The Financial Times is generating some buzz with an interview with Coca-Cola CEO Muhtar Kent, in which Mr. Kent says that China is "in many respects" an easier place to do business than America and said the U.S. "owes itself to architect or create or a 21st century tax policy for both individuals as well as for businesses."
I couldn't quite tell from the FT article if Mr. Kent is agreeing or disagreeing with Warren Buffett, whose Berkshire Hathaway is Coke's largest institutional shareholder, with 200 million shares, $13.4 billion worth, or nearly 9% of the company at last report. Mr. Buffett is a former Coke director, and his son Howard G. Buffett now sits on the Coke board.
The video interview on the FT site sheds some light. Mr. Kent calls for simplification, complaining, "it's so complicated." Solving Mr. Buffett's complaint about his secretary with a "Buffett rule" or new bracket for "millionaires and billionaires" would only make things more complex, so it sure looks as though Mr. Kent is disagreeing with Mr. Buffett.
Says Mr. Kent: "To all governments that are looking to increase taxes, the best method is ensuring that businesses remain healthy so that they can collect more revenue as a result of the health of these businesses and the growth. Growth is the key." Again, it sure sounds like Mr. Kent is disagreeing with Mr. Buffett, who, when he talks about taxes, emphasizes "fairness" rather than growth.
It's almost enough to add Mr. Kent to the list that includes Harvey Golub, a list of CEOs of companies in which Mr. Buffett invested who disagree with Mr. Buffett about taxes.

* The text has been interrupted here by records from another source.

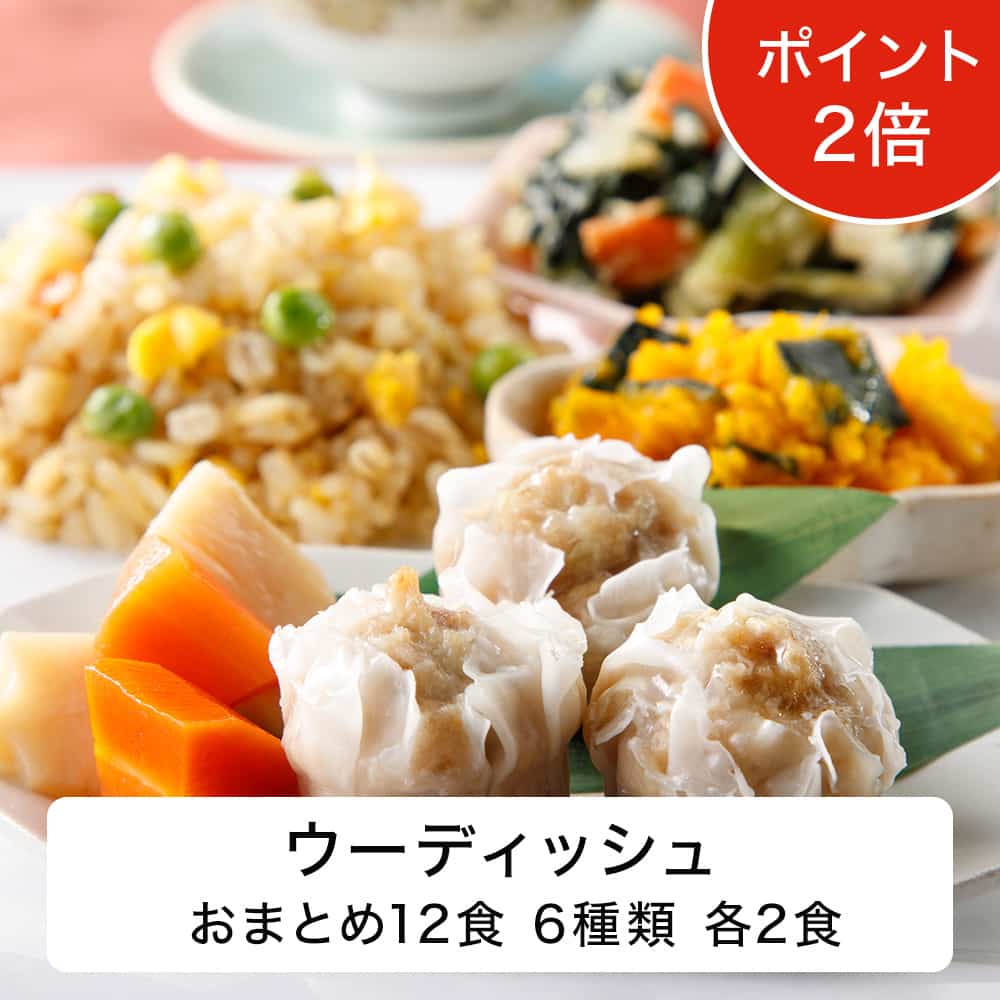 ウーディッシュ おまとめ12食(6種*2食)(冷凍): ヘルシー食品 ウーディッシュ おまとめ12食(6種*2食)(冷凍): ヘルシー食品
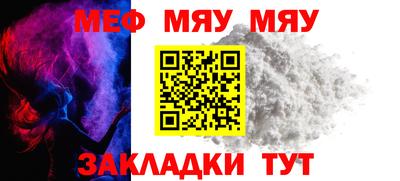 герыч Волгодонск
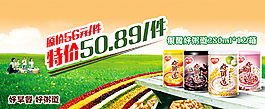 好粥道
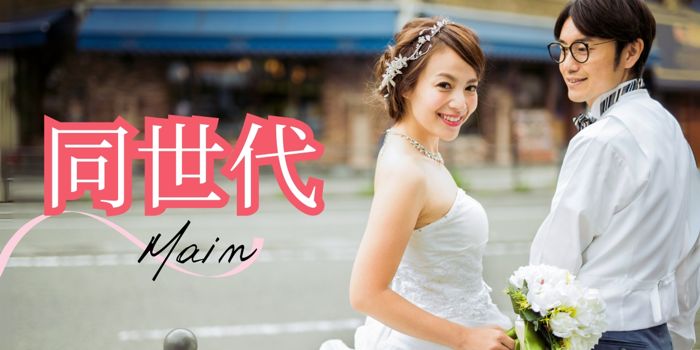 パーティーID:4355353の画像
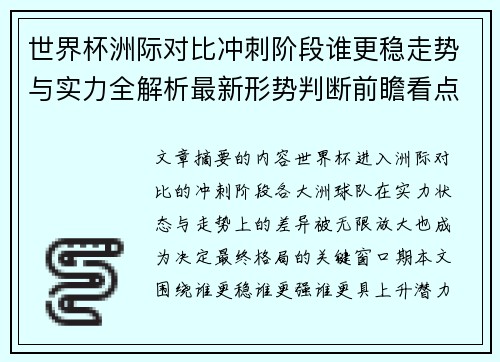 世界杯洲际对比冲刺阶段谁更稳走势与实力全解析最新形势判断前瞻看点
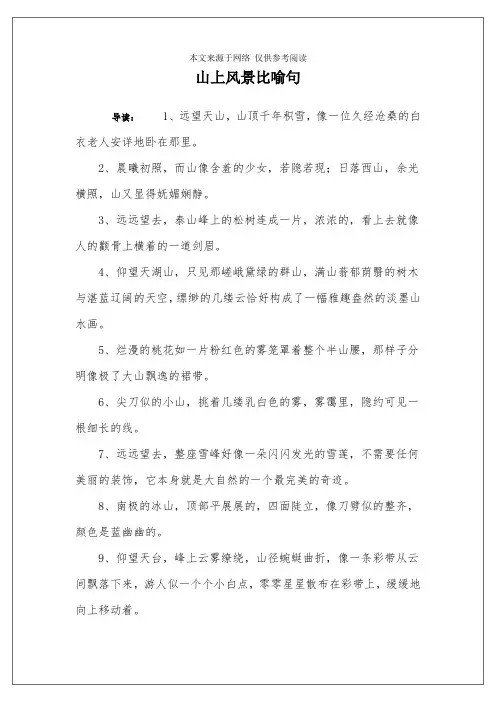 山上风景比喻句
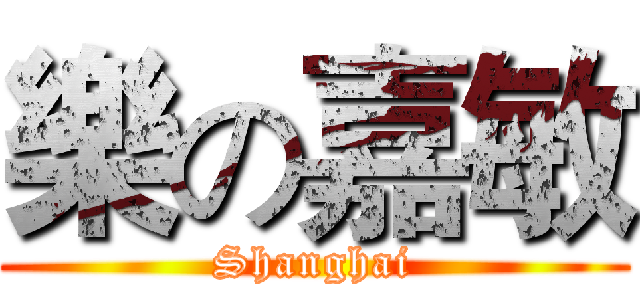 樂の嘉敏 (Shanghai)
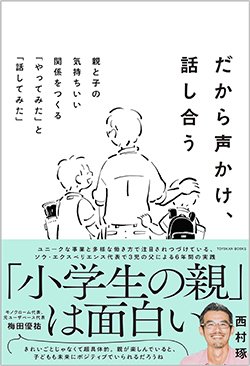 書影『だから声かけ、話し合う　親と子の気持ちいい関係をつくる 「やってみた」と「話してみた」』（東洋館出版社）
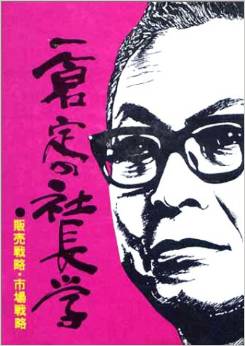 一倉定の社長学「販売戦略・市場戦略」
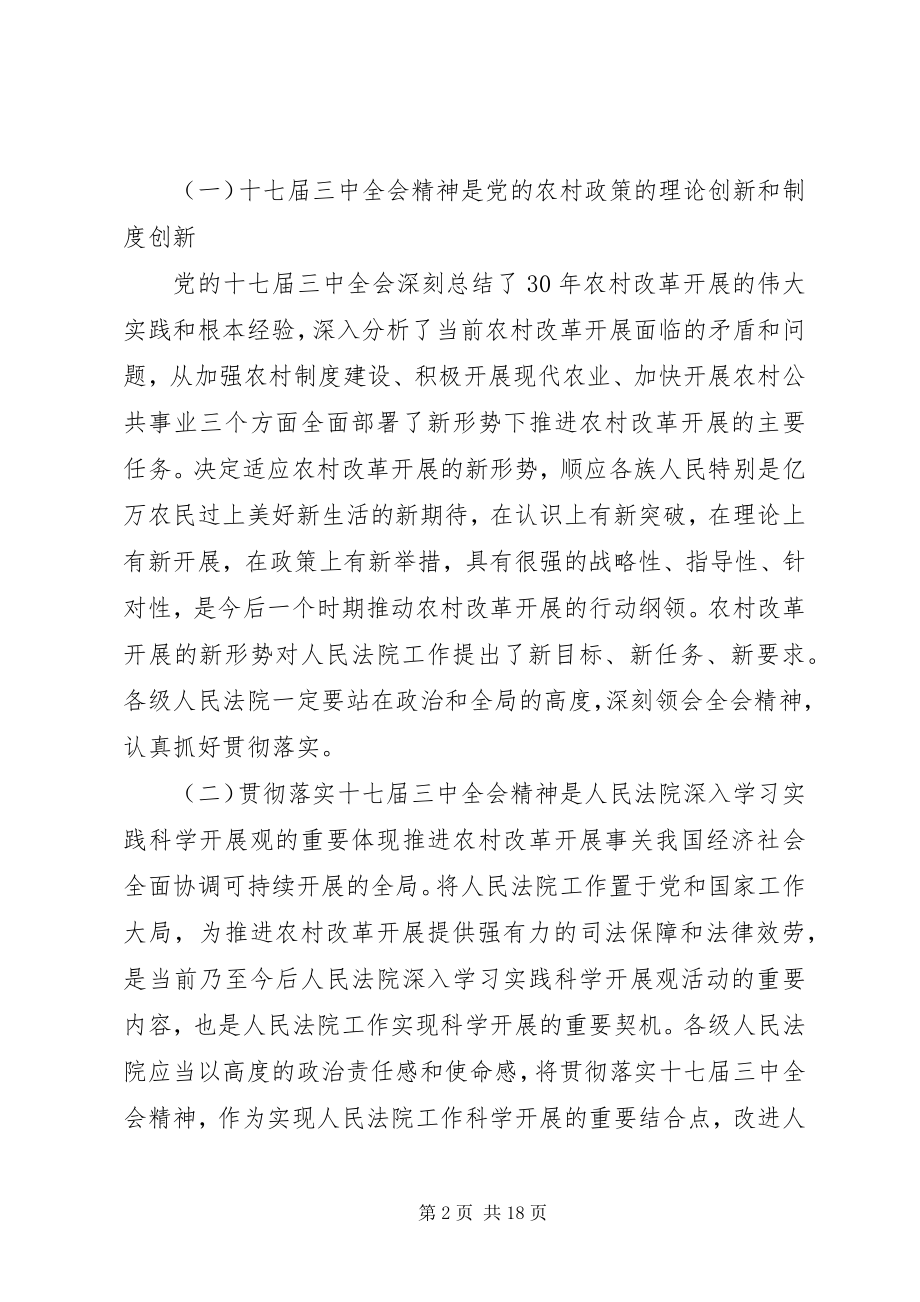 2023年XX省高级人民法院关于为推进农村土地流转和集体林权制度改革提供司法保障的意见.docx_第2页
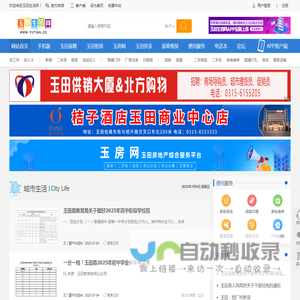 玉田生活网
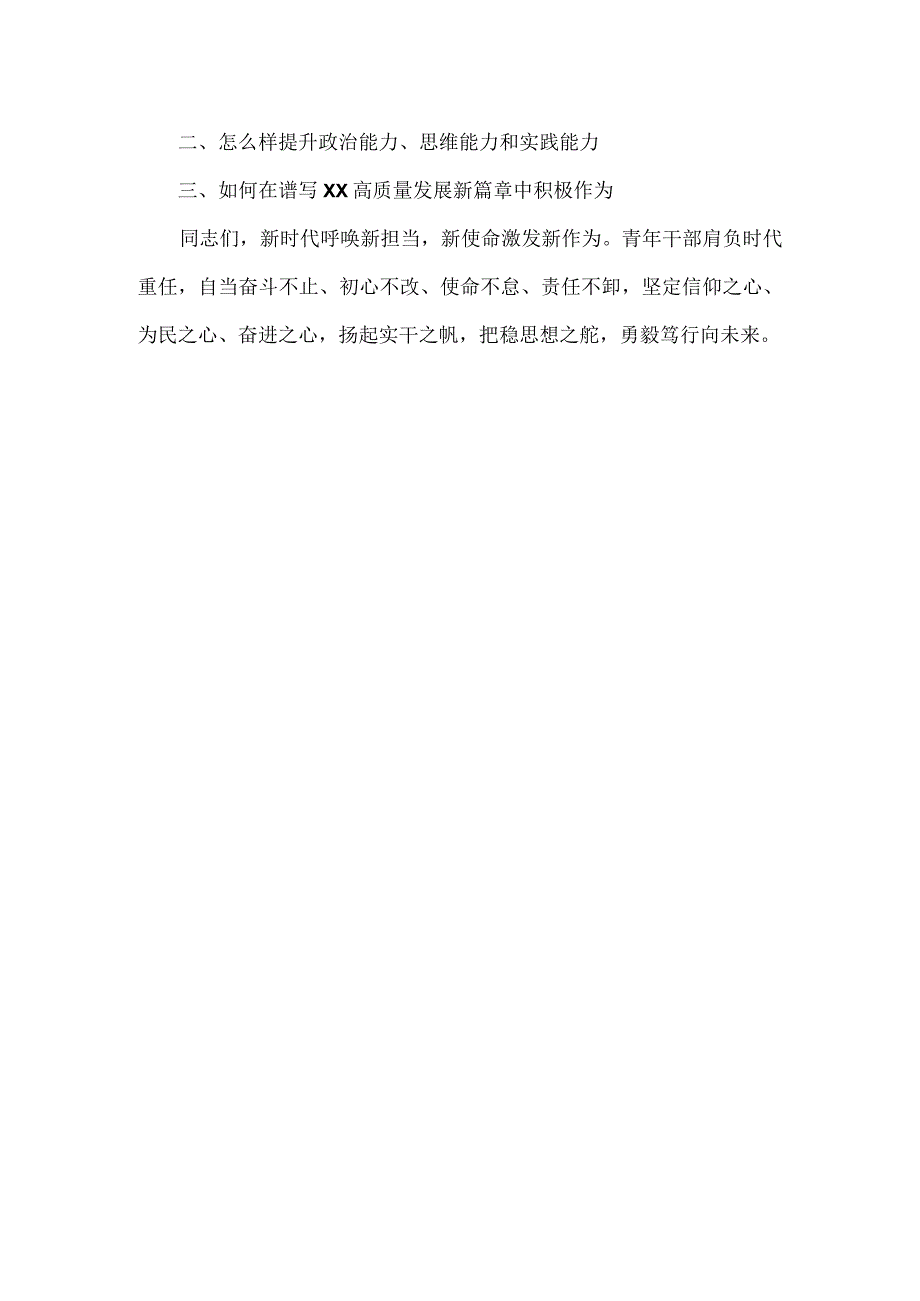 七一表彰大会上的党课讲稿范文.docx_第2页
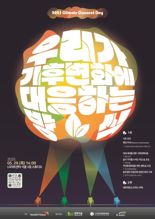 월드비전, 아동·지구 보호 위한 ‘기후 위기 대응’ 활동 실시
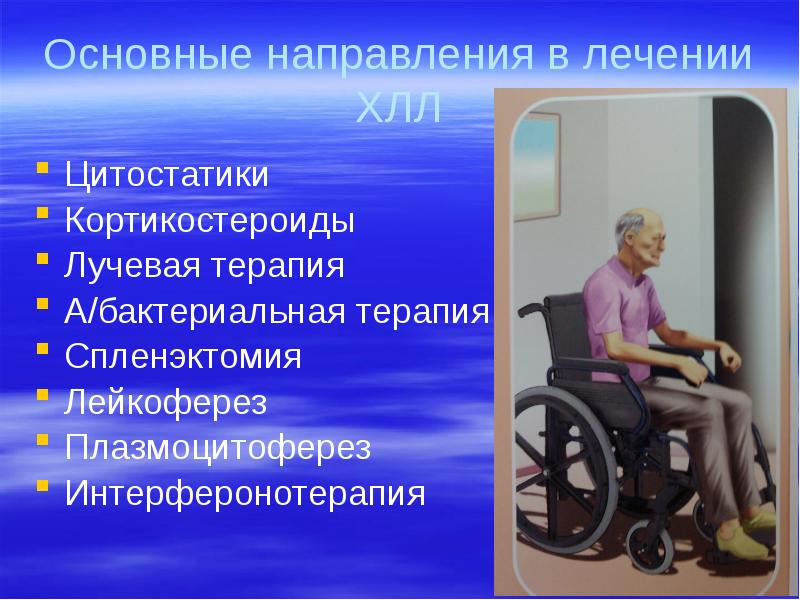 Основные направления в лечении ХЛЛ Цитостатики  Кортикостероиды Лучевая терапия А/бактериальная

I wish the FT interviewer had asked Mr. Kent more explicitly and directly what he thought of the Buffett rule. One point Mr. Kent stressed involved lowering corporate taxes on repatriated profits from abroad. If Mr. Buffett benefits via his Coke stake on a corporate tax repatriation holiday that is being pressed by Mr. Kent, the value to him of that could far exceed whatever tiny tax increase he would see as the result of the "Buffett rule."